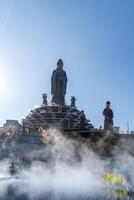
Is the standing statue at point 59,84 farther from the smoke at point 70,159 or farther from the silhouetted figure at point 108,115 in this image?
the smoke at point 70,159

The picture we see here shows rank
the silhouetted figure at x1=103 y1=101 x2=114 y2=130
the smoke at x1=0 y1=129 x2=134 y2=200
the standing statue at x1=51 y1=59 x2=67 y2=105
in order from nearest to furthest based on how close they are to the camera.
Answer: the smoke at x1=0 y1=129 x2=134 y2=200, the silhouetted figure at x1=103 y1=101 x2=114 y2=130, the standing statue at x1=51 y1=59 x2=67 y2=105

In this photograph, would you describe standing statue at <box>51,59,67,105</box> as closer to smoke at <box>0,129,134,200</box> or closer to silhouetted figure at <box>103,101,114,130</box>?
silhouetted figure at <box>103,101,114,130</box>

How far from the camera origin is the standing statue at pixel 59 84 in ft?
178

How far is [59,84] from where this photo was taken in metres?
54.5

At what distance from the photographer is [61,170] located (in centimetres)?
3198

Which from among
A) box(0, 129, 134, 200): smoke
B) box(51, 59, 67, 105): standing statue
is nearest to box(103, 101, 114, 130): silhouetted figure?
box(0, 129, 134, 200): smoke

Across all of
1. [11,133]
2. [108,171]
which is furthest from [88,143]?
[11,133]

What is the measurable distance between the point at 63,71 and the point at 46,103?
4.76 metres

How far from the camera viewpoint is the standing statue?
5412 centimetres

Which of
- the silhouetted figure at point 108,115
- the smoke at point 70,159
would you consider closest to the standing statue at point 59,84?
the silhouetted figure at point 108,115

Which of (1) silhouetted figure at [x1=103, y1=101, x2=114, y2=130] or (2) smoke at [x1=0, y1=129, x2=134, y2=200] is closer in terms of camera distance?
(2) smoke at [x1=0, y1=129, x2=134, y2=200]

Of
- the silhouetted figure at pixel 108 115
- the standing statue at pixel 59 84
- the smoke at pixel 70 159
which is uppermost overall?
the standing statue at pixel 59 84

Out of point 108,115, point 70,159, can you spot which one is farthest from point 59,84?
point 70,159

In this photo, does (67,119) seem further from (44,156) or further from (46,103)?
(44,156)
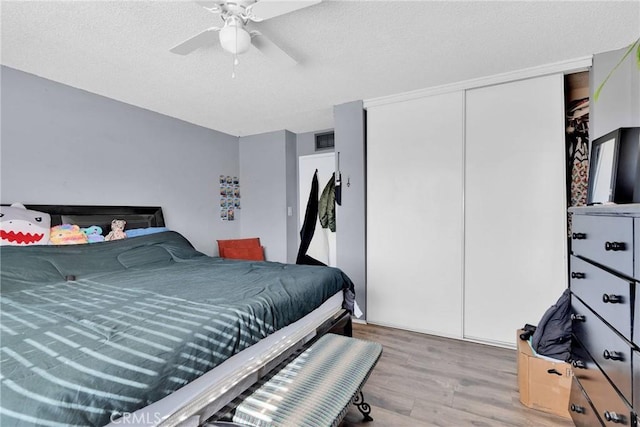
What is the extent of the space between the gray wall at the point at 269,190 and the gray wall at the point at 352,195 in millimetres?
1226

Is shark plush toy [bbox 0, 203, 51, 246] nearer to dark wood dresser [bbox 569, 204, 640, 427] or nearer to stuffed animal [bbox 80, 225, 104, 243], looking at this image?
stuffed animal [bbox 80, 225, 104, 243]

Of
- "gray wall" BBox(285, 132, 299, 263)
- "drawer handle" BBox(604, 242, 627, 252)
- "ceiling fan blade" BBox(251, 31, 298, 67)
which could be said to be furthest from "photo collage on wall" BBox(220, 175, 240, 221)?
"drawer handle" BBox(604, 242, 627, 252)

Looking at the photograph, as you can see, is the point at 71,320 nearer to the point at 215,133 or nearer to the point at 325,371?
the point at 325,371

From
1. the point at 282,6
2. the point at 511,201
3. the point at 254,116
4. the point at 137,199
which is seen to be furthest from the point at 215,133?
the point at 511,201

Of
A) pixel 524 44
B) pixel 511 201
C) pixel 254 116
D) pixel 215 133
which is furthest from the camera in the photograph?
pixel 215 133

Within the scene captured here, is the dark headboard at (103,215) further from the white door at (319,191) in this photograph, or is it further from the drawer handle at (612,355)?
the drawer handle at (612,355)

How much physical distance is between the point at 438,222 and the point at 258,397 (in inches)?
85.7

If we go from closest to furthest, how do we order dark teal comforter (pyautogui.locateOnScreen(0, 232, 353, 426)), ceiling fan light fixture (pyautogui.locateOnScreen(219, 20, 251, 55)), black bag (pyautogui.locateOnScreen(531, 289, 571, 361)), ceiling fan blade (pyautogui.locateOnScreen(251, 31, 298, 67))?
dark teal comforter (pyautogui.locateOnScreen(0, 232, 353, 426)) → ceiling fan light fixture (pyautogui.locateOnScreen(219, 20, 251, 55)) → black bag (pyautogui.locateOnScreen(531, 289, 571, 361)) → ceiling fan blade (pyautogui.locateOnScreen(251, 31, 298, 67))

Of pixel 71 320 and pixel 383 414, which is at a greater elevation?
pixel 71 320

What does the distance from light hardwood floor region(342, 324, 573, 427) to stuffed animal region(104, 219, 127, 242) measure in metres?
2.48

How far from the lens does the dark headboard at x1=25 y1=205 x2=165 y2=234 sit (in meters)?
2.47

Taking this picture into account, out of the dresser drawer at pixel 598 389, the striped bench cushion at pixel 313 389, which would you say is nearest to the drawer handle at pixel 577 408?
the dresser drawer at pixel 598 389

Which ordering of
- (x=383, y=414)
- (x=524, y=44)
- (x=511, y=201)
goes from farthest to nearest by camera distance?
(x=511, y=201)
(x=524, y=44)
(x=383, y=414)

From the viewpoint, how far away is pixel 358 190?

___

#### [EXERCISE BRIEF]
Copy the material verbatim from its start through the line containing "Answer: the smoke", both ends included. Omit the pictures.

#### [EXPECTED ANSWER]
Is the standing statue at point 59,84 farther from the smoke at point 70,159 or farther from the silhouetted figure at point 108,115 in this image?
the smoke at point 70,159

The picture we see here shows rank
the silhouetted figure at x1=103 y1=101 x2=114 y2=130
the smoke at x1=0 y1=129 x2=134 y2=200
the standing statue at x1=51 y1=59 x2=67 y2=105
in order from nearest to furthest based on how close they are to the camera.
Answer: the smoke at x1=0 y1=129 x2=134 y2=200, the silhouetted figure at x1=103 y1=101 x2=114 y2=130, the standing statue at x1=51 y1=59 x2=67 y2=105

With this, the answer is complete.